Изменить размер шрифта - +

— Они и впрямь выглядят больными, — сказал Макс после одного из посещений и засмеялся над каламбуром, ибо «крэнк» звучало на немецком как «больной». И в самом деле, учитывая веретенообразность их тела и серость кожи, имя не могло не поразить Дитриха как нечаянное проявление Божественной прихоти.

Терезия хотела отправиться к ним со своими травами.

— Так поступил бы Благословенный Господь, — сказала она, устыдив Дитриха, который больше тревожился об их отъезде, нежели о выздоровлении; и, хотя он и допускал, что помощь поспособствует этой цели, следовало признаться, что оказывал он ее ради собственного блага, а не просто ради блага другого. И все же он противился тому, чтобы Терезия узнала о крэнках. Существа столь странной наружности и силы неминуемо привлекли бы интерес, навсегда нарушив установленную Дитрихом изоляцию, а четверо — это и так уже слишком много для того, чтобы хранить все в тайне. Он успокоил Терезию, сославшись на распоряжения герра, но та завалила Дитриха своими снадобьями. Похоже, крэнкам от их использования не становилось ни лучше и ни хуже, как и большинству людей.

Пока лето шло на убыль, Дитрих посещал лагерь каждые несколько дней. Иногда он приходил один, иногда с Максом и Хильдой. Хильда меняла повязки и промывала медленно заживающие раны, а Дитрих учил с помощью говорящей головы Скребуна и Увальня немецкому в достаточном объеме, чтобы те поняли, что должны удалиться. Их ответом до сих пор был осторожный отказ, но осознанный или по недопониманию, было неясно.

Макс иногда сидел вместе с ним на этих уроках.

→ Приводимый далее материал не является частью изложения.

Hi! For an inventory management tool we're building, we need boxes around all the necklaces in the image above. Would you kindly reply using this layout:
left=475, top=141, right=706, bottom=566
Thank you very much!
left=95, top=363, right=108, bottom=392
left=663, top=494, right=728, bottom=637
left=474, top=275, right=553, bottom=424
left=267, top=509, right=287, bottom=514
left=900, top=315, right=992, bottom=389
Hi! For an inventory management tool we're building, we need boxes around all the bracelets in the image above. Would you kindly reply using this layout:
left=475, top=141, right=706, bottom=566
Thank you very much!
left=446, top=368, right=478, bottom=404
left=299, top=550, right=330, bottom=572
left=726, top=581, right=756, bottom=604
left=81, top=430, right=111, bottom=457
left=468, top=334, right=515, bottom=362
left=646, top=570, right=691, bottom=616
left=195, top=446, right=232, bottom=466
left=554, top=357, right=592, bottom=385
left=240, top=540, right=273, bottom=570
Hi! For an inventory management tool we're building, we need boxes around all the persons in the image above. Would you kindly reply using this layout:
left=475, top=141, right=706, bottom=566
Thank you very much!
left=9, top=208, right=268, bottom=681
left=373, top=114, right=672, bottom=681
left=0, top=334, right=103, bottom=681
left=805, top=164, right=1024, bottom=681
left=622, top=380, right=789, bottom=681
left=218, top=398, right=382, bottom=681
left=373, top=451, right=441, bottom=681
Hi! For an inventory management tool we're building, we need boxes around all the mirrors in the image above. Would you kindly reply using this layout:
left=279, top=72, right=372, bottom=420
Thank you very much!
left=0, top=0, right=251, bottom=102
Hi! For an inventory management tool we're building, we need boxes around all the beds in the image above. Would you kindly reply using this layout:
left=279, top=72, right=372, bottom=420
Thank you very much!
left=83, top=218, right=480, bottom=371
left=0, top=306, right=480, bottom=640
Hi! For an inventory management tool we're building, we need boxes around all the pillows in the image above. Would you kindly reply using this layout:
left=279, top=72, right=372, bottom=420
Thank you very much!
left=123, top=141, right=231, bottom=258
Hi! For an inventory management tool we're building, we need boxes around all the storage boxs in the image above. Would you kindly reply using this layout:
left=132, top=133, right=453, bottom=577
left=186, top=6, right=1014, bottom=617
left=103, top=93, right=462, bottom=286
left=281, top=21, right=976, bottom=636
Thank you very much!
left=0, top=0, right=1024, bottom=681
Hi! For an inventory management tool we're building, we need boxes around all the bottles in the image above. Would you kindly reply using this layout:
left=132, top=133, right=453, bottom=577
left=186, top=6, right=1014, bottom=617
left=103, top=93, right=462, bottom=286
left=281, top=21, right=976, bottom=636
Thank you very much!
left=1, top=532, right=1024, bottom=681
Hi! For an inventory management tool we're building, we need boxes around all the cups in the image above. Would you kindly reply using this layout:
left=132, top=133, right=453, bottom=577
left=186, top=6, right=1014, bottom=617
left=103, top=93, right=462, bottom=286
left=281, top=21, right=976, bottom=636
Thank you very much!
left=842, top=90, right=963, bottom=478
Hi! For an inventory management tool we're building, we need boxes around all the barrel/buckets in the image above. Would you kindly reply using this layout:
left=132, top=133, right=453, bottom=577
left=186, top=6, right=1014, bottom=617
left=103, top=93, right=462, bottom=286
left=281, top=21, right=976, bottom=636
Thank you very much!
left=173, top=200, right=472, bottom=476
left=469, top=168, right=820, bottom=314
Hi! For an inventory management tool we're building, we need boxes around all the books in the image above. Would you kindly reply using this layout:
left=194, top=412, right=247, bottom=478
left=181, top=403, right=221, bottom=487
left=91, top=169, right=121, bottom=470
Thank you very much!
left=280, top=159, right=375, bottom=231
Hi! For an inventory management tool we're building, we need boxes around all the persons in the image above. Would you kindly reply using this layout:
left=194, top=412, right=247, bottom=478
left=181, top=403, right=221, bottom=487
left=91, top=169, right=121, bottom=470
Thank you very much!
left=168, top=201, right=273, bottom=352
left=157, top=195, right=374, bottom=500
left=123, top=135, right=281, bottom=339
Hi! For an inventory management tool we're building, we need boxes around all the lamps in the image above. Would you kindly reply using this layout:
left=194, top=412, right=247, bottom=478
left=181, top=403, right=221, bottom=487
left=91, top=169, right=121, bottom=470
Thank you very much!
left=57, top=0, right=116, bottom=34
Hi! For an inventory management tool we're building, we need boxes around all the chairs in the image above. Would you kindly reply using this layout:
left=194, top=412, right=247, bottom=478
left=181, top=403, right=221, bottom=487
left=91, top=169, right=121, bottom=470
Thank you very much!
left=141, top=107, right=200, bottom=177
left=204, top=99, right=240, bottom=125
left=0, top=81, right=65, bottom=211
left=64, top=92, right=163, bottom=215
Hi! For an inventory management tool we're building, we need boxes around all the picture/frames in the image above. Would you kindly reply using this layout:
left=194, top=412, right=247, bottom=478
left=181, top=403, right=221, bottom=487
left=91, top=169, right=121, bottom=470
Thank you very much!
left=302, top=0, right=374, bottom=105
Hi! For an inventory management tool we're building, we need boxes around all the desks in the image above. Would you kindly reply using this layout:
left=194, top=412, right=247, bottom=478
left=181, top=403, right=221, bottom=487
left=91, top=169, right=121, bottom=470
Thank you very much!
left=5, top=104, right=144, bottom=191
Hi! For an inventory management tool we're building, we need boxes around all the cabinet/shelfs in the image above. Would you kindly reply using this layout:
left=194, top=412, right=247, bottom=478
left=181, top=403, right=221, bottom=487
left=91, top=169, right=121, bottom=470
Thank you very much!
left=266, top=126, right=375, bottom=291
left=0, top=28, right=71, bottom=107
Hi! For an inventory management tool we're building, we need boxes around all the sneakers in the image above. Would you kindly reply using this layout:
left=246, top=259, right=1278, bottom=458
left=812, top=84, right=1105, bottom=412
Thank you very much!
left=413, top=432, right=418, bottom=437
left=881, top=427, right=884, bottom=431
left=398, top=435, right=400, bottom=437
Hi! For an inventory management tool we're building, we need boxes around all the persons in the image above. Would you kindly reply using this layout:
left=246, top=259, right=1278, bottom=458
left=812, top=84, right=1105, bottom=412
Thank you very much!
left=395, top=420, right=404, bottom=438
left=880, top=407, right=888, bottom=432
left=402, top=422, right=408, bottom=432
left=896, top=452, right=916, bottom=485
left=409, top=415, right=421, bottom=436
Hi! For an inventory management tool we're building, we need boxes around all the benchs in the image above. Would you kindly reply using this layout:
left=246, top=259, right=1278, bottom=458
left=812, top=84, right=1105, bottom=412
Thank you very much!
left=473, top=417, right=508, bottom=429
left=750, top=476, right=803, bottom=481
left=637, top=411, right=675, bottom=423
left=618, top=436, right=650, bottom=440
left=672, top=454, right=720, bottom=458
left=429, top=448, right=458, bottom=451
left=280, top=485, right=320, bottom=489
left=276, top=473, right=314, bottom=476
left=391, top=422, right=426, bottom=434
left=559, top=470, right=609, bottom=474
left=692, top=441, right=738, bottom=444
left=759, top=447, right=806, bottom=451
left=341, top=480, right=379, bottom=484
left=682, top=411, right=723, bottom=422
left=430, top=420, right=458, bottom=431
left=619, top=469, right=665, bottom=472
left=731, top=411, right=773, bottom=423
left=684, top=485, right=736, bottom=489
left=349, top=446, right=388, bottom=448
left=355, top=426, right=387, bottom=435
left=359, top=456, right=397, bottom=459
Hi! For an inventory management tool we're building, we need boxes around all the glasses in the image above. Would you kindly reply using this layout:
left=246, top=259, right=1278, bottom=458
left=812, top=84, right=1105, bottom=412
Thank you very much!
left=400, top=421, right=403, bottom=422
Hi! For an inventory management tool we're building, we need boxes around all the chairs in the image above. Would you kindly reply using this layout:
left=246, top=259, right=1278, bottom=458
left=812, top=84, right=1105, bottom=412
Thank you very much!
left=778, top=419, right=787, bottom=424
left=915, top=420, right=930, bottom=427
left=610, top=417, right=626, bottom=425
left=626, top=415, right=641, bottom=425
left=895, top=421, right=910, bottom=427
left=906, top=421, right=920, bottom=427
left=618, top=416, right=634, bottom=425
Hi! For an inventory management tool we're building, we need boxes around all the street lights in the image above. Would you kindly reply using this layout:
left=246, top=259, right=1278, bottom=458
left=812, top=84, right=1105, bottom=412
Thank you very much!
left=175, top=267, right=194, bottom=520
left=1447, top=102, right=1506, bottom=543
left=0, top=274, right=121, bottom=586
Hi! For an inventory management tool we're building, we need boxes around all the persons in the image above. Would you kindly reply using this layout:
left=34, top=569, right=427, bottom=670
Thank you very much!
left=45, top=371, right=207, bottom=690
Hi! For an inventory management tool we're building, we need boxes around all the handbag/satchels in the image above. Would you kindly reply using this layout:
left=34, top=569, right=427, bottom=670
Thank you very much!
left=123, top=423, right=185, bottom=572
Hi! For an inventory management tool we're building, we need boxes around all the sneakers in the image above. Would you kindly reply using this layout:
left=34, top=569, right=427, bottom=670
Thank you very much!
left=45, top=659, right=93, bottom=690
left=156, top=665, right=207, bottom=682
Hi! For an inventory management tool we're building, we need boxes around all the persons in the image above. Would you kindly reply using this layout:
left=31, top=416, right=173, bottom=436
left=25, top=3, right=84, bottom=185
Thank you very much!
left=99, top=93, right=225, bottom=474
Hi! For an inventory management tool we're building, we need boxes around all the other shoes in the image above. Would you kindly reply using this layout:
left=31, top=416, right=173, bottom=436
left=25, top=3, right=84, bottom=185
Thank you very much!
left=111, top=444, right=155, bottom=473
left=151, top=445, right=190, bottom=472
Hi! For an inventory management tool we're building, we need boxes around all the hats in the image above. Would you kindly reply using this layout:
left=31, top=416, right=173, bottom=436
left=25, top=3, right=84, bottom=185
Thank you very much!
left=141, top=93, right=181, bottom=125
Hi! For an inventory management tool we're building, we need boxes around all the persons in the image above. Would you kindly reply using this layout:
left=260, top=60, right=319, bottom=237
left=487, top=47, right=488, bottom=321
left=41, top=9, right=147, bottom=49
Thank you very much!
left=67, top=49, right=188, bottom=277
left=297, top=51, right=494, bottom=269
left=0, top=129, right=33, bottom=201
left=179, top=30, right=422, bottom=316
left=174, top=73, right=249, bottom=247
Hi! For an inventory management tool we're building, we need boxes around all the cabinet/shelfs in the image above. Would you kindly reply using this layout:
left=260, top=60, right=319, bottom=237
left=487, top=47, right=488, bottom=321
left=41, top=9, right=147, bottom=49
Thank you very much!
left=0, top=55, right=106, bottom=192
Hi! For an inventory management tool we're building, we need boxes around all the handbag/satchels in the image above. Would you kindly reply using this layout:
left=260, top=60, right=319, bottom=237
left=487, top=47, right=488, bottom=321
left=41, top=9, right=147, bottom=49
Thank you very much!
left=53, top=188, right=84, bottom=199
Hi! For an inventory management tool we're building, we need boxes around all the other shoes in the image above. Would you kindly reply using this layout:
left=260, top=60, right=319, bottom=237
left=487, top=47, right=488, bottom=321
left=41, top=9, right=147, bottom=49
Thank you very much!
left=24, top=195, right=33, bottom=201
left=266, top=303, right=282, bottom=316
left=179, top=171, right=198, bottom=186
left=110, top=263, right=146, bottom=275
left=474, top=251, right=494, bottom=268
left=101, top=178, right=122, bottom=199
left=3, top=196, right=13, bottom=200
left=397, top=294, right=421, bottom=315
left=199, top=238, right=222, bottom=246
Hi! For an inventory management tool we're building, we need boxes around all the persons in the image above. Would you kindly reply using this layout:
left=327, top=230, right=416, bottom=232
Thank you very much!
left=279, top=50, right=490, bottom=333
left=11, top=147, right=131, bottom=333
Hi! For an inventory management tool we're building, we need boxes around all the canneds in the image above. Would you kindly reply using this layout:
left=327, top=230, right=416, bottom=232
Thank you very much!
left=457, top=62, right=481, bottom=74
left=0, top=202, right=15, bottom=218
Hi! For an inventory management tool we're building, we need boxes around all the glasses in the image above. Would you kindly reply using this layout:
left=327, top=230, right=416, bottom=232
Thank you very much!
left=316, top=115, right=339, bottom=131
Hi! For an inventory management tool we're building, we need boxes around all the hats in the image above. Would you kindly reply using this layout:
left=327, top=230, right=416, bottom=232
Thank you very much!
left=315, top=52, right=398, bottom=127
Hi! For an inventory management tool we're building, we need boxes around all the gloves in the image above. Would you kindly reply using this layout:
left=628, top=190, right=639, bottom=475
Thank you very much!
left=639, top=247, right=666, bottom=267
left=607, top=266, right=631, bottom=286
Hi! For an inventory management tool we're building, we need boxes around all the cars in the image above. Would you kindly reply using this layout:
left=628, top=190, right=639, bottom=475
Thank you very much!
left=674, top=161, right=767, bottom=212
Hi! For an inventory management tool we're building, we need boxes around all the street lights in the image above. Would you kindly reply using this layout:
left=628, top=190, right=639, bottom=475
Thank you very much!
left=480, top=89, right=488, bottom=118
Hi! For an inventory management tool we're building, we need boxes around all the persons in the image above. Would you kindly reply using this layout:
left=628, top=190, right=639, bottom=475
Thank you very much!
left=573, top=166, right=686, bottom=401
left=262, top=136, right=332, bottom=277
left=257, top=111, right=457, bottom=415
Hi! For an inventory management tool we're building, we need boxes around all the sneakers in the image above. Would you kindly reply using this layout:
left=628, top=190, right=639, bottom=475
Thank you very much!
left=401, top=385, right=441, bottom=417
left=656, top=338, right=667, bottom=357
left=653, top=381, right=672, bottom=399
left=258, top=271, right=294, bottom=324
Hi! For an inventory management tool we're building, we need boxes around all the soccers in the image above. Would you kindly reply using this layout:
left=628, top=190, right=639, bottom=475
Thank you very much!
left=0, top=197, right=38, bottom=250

Муштра была знакомым ему делом, а потому он был полезен в повторении или демонстрации жестами чего-либо, необходимого для передачи значения многих слов. Чаще сержант присматривал за Хильдой в качестве ее ангела-хранителя и, когда ее непривычная миссия завершалась, провожал назад в Оберхохвальд.

«Домовой» быстро осваивал немецкий, ибо говорящая голова, однажды усвоив смысл того или иного слова, никогда его не забывала. У него была поразительная память, хотя сбои в понимании забавляли. «День» он усвоил, слушая разговоры в деревне, но «год» привел его в полнейшее замешательство, пока значение этого слова не было объяснено. И все же как могло человеческое племя, как бы далеко ни была его родина, не заметить обращения вокруг Земли Солнца? Так же обстояло дело со словом «любовь», которое механизм путал с греческим «эросом» по причине некоторых нечаянных скрытых наблюдений, в суть которых Дитрих счел за благо не углубляться.

— Он представляет собой сочетание шестеренок и рычагов, — объяснил Дитрих сержанту после одного из занятий, — и тут же осознает любое слово, которое само по себе является символом — отсылающее к какому-либо существу или действию, но спотыкается там, где идет обозначение видов или взаимодействий. Поэтому термины «дом» или «замок» ему понятны, а вот «жилище» потребовало разъяснений.

Макс только усмехнулся:

— Возможно, он не так хорошо учился, как вы.

 

* * *

В сентябре, утомленный страдой, сельскохозяйственный год делал паузу и переводил дух перед посевом озимых, отжимом вина и забоем скотины на зиму. Воздух становился все прохладней, и лиственные деревья дрожали в ожидании стужи. Этот промежуток между летними и осенними работами очень подходил для завершения ремонта после Большого пожара и для свадьбы Сеппля и Ульрики.

Бракосочетание состоялось на деревенском лугу, где вокруг пары могли собраться свидетели. Там Сеплль объявил о своем намерении, и Ульрика, одетая по свадебной традиции в желтое, заявила о своем согласии, после чего все проследовали на Церковный холм. Латеранский собор требовал, чтобы все свадьбы были публичными, но не обязывал Церковь к участию в них.